Deeper Learning: A Reflection on summer+ learning

As part of our summer+ learning at Mount Vernon for 2017, we were asked to read at least 5 chapters of Deeper Learning: Beyond 21st Century Skills (2015). Edited by James Bellanca and including pieces from over 20 educators/visionaries/provocateurs including Suzie Boss, Linda Darling-Hammond, Richard and Rebecca DuFour, Yong Zhao, and Rob Riordan, this book aims to challenge your thinking and assumptions about the way teaching and learning occurs.

I enjoyed the entire book, and I focused more carefully on a few chapters. These are my reflections and ponderings.

What Is Deeper Learning?

Many definitions exist, and gaining consensus on what we mean when we say deeper learning is important. One definition included here is the process by which one becomes capable of taking what was learned in one situation and applying it to a new context. This brings me back to my Project Zero training well over 15 years ago where they defined “understanding” as being able to think flexibly about an idea or concept. Flexible thinking implies a nimbleness in playing with an idea and considering its meaning or application in different settings.

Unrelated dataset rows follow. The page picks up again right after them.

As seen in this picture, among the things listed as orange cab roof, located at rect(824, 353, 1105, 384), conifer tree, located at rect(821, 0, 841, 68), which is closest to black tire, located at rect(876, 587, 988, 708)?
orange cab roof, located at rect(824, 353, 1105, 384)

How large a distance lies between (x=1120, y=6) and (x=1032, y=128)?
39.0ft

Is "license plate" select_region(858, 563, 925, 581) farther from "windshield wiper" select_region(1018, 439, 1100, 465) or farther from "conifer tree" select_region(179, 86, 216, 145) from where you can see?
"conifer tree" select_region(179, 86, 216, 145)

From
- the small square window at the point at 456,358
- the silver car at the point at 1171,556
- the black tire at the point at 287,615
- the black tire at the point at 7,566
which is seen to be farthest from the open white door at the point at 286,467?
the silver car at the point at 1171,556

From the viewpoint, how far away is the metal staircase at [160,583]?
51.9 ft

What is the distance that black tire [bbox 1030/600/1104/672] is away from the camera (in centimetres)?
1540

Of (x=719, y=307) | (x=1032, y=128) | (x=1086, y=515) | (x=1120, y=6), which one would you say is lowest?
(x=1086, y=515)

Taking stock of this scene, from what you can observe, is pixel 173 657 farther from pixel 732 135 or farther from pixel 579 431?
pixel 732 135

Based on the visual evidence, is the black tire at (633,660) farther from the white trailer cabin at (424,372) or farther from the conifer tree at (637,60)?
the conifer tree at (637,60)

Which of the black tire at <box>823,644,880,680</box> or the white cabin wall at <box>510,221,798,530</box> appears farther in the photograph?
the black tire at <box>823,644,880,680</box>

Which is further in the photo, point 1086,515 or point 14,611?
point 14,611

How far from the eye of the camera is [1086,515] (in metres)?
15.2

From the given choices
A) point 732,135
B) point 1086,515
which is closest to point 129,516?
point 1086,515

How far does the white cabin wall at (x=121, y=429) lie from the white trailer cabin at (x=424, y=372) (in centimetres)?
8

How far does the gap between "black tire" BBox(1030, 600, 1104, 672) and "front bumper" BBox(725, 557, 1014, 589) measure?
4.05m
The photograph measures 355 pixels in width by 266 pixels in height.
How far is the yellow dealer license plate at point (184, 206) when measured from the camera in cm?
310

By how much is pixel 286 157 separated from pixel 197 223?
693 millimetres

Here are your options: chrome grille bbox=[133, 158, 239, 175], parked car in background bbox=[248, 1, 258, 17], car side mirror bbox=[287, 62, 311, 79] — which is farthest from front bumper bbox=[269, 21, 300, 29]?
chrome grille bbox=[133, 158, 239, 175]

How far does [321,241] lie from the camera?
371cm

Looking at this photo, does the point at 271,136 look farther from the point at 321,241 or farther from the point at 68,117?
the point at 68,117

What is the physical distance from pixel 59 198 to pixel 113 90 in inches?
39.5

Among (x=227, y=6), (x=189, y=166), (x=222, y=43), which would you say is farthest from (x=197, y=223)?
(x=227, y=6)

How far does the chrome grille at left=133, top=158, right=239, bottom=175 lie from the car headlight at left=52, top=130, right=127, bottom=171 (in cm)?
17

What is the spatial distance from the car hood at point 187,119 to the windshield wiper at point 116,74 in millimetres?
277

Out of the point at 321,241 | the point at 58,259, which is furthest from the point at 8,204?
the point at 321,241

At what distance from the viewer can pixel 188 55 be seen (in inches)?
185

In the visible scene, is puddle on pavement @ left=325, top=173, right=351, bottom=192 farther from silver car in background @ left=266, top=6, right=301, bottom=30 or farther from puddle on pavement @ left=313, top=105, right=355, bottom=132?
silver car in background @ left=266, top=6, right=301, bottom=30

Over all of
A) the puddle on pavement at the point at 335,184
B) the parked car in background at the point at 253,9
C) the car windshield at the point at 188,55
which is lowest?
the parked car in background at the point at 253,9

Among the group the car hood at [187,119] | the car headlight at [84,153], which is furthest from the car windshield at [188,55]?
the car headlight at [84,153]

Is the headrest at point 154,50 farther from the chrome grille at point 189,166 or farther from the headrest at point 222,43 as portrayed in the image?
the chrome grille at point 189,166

The Hewlett Foundation offered a starter list of six key attributes of deeper learning, including 1) mastery of core academic content; 2) critical thinking and problem solving; 3) collaboration; 4) communication in writing and speaking; 5) self-directed learning; and 6) an academic mindset.

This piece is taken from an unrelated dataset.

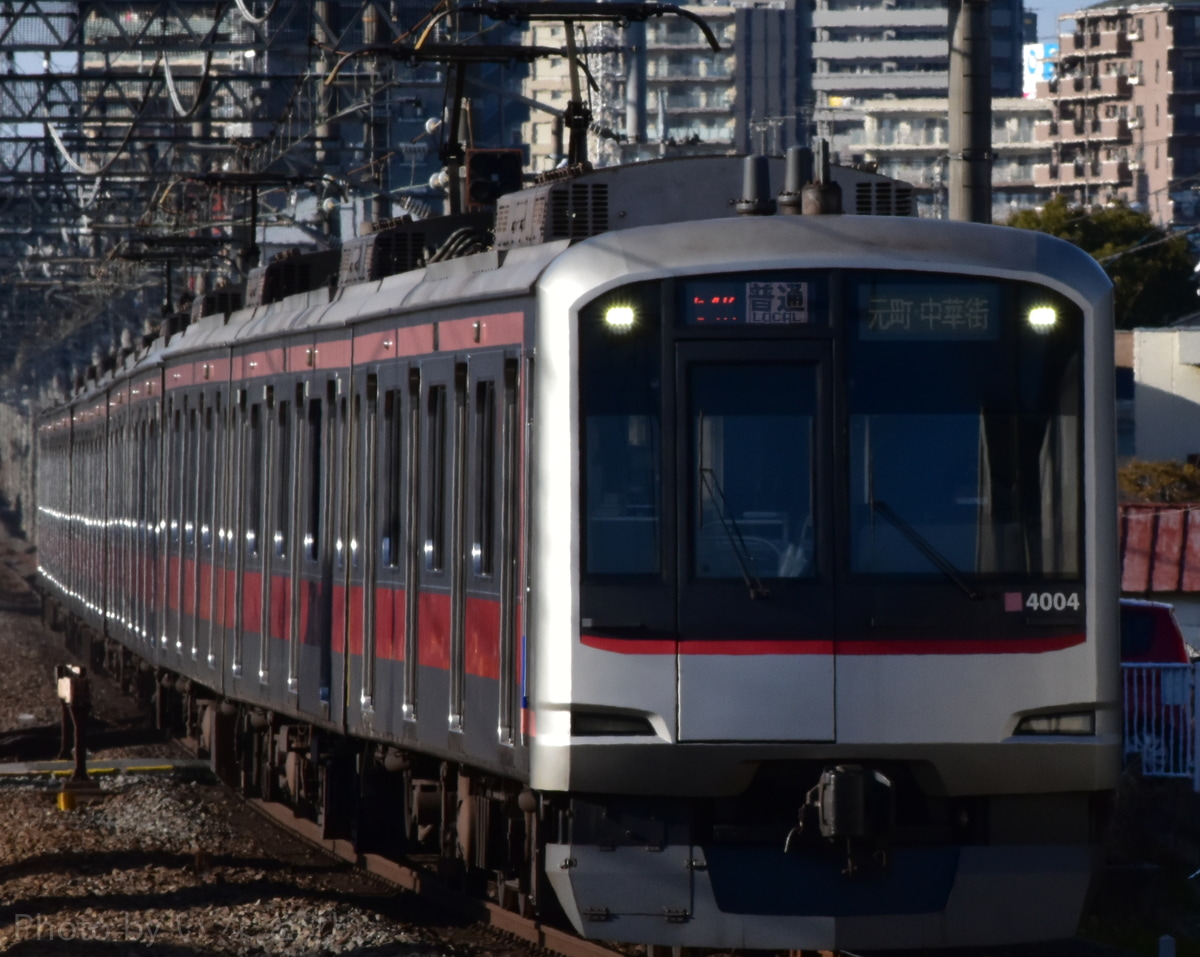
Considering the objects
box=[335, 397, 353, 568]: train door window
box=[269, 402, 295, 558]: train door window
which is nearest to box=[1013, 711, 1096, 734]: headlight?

Learning deeply, hence, speaks beyond lower-level layers of understanding and challenges us as educators to design in such a way that respects specific content while, at the same time, illuminating the why and potential of learning that specific content. Learning deeply both starts and finishes with why.

 

Why Deeper Learning? How?

I gravitated toward the first part of the book which centered on how does deeper learning look and sound or what teachers do and say that promotes deeper learning. One of the most important ideas that gets glossed over too easily when talking about transforming education is the fact that deeper learning for students demands and yearns for deeper learning for teachers. The DuFours elaborate on the need for PLCs (professional learning communities). The three most salient ideas that spoke to me here are:

  1.  A PLC’s collective inquiry begins with the question of WHY before ever addressing the issue of HOW– I wonder if we as teachers and learners spend enough time on WHY.
  2. The sine qua non of any PLC is using evidence of student learning to inform and improve practice (this connects with a phrase used earlier– no involvement, no commitment). Think about the amount of time you spend digging deeply and getting involved in student work.
  3. (From Riordan and colleagues later in the book) We expect teachers to model and foster 21st century skills, but teachers don’t work in a 21st century work environment. HMW include this important concept in our work of transforming teaching and learning?

I’ve read Costa and Kallick’s work before reading this book. Dispositions have always interested me as I have viewed developing them as some of the most important work we do as teachers. I appreciate the connection here in viewing dispositions as the pathway to deeper learning. Without reviewing all 16 dispositions here, I found myself being constantly reminded of the Mount Vernon Mindsets that we view as critical results of our program. Interestingly, while thinking about the dispositions, I found myself combining our Mindsets with our School Norms in my head. Two key things stuck out to me:

  1. Self-assessment is AS significant as the assessment from others.
  2. Deeper learners are expansive learners. Habits are built upon a consistent pattern of behaviors.

Yong Zhao’s challenge to incorporate an entrepreneurial mindset into teaching and learning may seem provocative to some, but I appreciate the distinction, which he shares includes a mix of “success-oriented attitudes of initiative, intelligent risk-taking, collaboration, and opportunity recognition.” Upon second glance, what is so provocative about that? My favorite quote from this section and one on which I will continue to ponder:

“When students have a reason to learn, they will seek the basics, rather than have the basics imposed on them. If they are true basics, they are hard to avoid.” pg. 98

I loved the fact that many authors in later chapters placed the spotlight on assessment and the fact that deeper learning does not connect with our current focus in assessment. The idea of a continuum or spectrum of assessment was quite intriguing, and I look forward to concentrating a good amount of time in assessment work with teachers.

Bringing me back to my doctoral study days, I so loved reading the “next best thing” that Michael Fullan offers about change leadership. When discussing the vision we espouse, he asserts that this vision is not blueprinted but directional, due to the fact that details remain to be developed through deeper learning. Two ideas resonated: letting go to innovate and reining in to take stock. Boom! Combine this with Esparza’s description of successful change practice going through a continuum of implementation including preparing, envisioning, and enacting, and we as leaders have fodder to truly reflect on our plans in executing a transformational vision.

As usual, Mount Vernon’s summer+ learning takes me far beyond summer to continue to study and ponder on how we can improve teaching and learning for all learners.